**WORK TASK 1**
In the passage about Giuliani's legal and lobbying work, what total amount did Purdue Pharma and the three executives pay in penalties and fines?
**WORK TASK 2**
According to the passage about Giuliani's legal and lobbying work, why could he face conflicts of interest if elected president? Answer in one to three sentences.
**WORK TASK 3**
Continue the passage about Giuliani's legal and lobbying work from where it stops.

**EXTRACTED TEXT**
»»

Giuliani managed only to keep company officials out of jail. In a plea agreement in May 2007, Purdue Pharma and the three executives pleaded guilty to misleading doctors and patients. They paid a total of $634.5 million in penalties and fines.
Even thornier legal challenges may lie ahead for Giuliani.
In spring 2005, he joined a politically connected Houston-based law and lobbying firm as senior partner. He opened a New York office for the firm, which changed its name to Bracewell & Giuliani, and began representing clients.
Federal records show the firm is paid to lobby Congress, key regulatory agencies and the departments of Defense, Justice, Energy and State on behalf of defense contractors, oil and gas conglomerates, tobacco companies and other clients. The firm is registered to lobby on nuclear waste disposal, trade policy, stem cell research and other concerns.
Overseas, Bracewell & Giuliani operates a satellite office in oil-rich Kazakhstan. The firm has helped rewrite the country's tax code to lure foreign investment, officials said. The U.S. State Department last year described the ruling regime's human rights record as "poor," with reports of arbitrary arrests, torture, press censorship and other abuses.
If elected president, Giuliani could face conflicts of interest when those issues cross his desk. He has declined to discuss his work for the firm that bears his name.

««

**INFORMATION SUPPLIED**
»»

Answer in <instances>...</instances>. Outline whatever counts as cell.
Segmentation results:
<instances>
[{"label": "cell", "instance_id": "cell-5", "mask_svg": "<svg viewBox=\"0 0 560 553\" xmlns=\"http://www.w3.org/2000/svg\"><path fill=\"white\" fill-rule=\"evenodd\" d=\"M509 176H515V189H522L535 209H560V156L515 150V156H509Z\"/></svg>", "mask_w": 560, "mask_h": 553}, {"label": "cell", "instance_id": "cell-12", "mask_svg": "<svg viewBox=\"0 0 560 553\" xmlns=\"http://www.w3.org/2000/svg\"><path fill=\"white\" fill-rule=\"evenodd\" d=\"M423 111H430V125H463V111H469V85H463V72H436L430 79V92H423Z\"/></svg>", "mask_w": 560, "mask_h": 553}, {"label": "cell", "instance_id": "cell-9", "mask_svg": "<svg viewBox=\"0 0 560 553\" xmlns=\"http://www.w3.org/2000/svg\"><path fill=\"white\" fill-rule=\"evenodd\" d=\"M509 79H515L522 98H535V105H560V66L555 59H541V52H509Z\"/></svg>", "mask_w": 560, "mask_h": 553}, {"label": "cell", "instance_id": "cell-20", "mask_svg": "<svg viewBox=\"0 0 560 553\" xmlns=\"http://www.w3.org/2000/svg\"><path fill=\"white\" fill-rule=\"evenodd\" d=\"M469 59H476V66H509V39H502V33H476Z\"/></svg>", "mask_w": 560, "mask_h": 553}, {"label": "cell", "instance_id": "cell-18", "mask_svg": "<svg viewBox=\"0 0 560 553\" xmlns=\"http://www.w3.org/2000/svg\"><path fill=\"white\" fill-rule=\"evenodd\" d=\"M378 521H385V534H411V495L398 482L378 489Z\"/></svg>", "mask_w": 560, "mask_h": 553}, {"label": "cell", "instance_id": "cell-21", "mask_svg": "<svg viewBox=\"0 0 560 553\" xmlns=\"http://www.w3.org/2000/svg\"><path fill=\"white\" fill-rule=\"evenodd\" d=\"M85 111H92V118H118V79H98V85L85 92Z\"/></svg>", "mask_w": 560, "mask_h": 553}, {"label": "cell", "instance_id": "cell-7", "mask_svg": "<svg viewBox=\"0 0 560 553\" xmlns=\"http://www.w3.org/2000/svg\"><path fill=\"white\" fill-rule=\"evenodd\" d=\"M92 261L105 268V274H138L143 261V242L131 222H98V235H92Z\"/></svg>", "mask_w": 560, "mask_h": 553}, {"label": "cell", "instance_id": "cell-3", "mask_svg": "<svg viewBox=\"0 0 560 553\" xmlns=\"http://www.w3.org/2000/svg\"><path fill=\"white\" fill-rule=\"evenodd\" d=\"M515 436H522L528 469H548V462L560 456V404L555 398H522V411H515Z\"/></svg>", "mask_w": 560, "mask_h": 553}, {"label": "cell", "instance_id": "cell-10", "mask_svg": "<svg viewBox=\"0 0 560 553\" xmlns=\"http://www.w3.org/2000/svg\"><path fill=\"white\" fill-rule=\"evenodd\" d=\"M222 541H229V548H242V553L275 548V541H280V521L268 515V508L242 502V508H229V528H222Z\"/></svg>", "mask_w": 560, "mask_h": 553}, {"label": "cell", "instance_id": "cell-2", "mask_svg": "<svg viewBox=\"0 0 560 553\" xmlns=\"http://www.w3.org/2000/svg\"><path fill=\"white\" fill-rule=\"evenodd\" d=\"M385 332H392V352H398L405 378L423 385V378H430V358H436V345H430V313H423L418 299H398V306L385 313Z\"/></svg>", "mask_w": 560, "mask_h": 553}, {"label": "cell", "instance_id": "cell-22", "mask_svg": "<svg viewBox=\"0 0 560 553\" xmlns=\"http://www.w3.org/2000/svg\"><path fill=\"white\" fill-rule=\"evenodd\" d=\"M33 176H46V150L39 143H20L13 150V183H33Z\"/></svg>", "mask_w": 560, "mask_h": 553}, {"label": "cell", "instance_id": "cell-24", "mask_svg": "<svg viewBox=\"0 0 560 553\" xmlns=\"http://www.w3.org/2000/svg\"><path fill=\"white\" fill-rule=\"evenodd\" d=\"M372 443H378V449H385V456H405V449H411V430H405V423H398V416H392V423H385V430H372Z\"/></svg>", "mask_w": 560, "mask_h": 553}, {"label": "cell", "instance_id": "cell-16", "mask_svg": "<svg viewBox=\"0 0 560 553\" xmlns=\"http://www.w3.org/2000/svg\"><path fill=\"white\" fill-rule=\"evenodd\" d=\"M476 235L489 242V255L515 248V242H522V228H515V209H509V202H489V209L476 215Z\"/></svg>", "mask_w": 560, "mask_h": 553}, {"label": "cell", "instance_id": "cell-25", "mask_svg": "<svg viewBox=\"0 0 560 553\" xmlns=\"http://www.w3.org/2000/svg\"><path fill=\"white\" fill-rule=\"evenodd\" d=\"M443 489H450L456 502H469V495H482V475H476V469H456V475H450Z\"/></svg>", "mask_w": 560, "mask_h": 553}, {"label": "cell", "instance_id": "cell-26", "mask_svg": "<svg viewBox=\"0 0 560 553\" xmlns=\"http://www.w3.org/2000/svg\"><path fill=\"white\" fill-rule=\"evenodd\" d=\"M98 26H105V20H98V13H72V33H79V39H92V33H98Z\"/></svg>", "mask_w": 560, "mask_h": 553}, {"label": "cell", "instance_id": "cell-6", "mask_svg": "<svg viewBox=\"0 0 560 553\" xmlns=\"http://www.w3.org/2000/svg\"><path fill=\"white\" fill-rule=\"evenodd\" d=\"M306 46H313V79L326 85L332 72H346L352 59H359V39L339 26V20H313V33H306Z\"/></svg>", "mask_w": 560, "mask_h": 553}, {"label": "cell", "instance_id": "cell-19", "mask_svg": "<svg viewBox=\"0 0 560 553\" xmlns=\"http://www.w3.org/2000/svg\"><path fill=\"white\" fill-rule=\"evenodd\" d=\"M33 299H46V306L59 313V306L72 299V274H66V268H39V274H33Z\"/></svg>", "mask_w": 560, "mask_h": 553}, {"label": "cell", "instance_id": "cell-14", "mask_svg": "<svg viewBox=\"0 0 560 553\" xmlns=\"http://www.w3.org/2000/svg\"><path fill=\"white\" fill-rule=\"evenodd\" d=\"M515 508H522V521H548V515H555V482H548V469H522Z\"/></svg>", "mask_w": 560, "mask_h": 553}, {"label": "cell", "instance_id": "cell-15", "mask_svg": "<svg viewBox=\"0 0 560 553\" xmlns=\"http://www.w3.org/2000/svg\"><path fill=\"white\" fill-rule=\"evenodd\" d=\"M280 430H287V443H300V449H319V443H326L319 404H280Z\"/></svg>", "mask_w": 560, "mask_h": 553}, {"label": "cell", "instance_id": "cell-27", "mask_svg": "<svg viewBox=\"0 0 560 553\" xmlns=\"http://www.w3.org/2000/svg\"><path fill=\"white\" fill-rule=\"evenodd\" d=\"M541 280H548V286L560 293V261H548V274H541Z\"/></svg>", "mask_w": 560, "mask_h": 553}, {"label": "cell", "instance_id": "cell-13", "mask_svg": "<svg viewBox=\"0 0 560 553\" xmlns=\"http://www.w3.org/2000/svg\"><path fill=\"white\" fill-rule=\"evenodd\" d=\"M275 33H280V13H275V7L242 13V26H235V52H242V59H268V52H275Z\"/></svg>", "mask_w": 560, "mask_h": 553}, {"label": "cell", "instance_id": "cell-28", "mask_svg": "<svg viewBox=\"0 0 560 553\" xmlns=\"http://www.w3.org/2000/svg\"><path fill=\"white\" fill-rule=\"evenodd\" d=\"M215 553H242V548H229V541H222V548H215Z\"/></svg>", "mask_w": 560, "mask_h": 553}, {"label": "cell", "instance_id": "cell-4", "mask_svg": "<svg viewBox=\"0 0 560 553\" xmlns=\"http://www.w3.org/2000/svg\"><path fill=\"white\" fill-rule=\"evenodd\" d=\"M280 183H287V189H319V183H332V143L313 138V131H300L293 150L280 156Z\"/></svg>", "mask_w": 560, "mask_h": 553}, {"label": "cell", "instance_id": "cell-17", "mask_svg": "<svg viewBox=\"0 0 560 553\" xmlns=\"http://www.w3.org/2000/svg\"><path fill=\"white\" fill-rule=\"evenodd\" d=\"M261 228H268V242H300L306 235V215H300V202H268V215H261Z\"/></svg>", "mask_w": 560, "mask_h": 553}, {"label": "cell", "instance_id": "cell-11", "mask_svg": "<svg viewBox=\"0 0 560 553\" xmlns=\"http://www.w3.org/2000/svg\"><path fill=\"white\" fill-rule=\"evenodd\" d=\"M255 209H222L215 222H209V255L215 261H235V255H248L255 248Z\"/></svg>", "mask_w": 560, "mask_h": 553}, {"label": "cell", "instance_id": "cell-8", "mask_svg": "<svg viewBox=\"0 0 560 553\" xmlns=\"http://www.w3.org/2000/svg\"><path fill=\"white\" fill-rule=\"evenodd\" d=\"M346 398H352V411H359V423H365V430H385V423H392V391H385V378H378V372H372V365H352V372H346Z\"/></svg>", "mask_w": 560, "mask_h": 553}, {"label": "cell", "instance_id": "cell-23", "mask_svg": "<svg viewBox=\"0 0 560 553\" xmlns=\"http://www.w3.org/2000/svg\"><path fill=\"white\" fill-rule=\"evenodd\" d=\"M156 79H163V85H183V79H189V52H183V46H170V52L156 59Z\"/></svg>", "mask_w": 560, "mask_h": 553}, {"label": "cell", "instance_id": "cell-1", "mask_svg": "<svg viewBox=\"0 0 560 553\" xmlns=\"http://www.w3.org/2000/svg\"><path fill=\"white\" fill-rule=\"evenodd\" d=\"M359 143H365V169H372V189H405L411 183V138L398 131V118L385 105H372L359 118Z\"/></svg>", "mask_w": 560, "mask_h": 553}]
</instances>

««

**RESPONSE BOX 1**
They paid a total of $634.5 million.

**RESPONSE BOX 2**
His firm, Bracewell & Giuliani, is paid to lobby Congress, key regulatory agencies and several federal departments for clients such as defense contractors, oil and gas conglomerates and tobacco companies, on issues including nuclear waste disposal, trade policy and stem cell research. As president, he could face conflicts when those same issues cross his desk.

**RESPONSE BOX 3**
"People are going to ask questions about what he was paid for," said Sarah Dufendach, vice president of Common Cause, a nonpartisan government watchdog group.
The anthrax case in Florida remains a sore point for Giuliani.
Shortly after Sept. 11, letters laced with anthrax spores arrived at the offices of media companies in New York and of two U.S. senators in Washington. But the first such letter had gone to the Boca Raton headquarters of American Media Inc., publisher of supermarket tabloids.
An AMI photo editor and four people in other states died of anthrax infections. The bio-attack closed Senate and other government offices for weeks, crippled mail service for months, and terrified a nation still traumatized by the Sept. 11 attacks.
The crime remains unsolved.
AMI sold the quarantined building to a local developer, David Rustine, for $40,000 -- a fraction of its previous value. The new owner searched for a company to handle the estimated $5-million cleanup.